**Problem**
Lines below that include "site" are the answer; copy each one.

Collected data
━━━━━━━━━━━━━━━━

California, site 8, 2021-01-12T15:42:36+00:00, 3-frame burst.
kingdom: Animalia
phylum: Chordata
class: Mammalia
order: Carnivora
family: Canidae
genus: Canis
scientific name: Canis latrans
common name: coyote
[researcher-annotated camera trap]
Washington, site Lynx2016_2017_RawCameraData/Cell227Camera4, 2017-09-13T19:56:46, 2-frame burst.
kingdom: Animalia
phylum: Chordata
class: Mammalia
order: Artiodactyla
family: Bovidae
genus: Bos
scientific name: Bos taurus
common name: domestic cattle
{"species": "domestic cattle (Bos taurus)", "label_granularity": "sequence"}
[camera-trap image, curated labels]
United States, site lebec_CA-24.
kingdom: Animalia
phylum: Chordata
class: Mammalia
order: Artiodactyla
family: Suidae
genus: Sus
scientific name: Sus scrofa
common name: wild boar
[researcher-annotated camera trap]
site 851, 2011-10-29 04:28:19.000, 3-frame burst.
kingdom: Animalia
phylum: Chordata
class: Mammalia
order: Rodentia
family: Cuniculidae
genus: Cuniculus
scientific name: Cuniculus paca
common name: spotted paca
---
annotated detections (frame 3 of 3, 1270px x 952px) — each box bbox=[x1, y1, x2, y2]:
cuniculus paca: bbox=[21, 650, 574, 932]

━━━━━━━━━━━━━━━━

**Result of the task**
California, site 8, 2021-01-12T15:42:36+00:00, 3-frame burst.
Washington, site Lynx2016_2017_RawCameraData/Cell227Camera4, 2017-09-13T19:56:46, 2-frame burst.
United States, site lebec_CA-24.
site 851, 2011-10-29 04:28:19.000, 3-frame burst.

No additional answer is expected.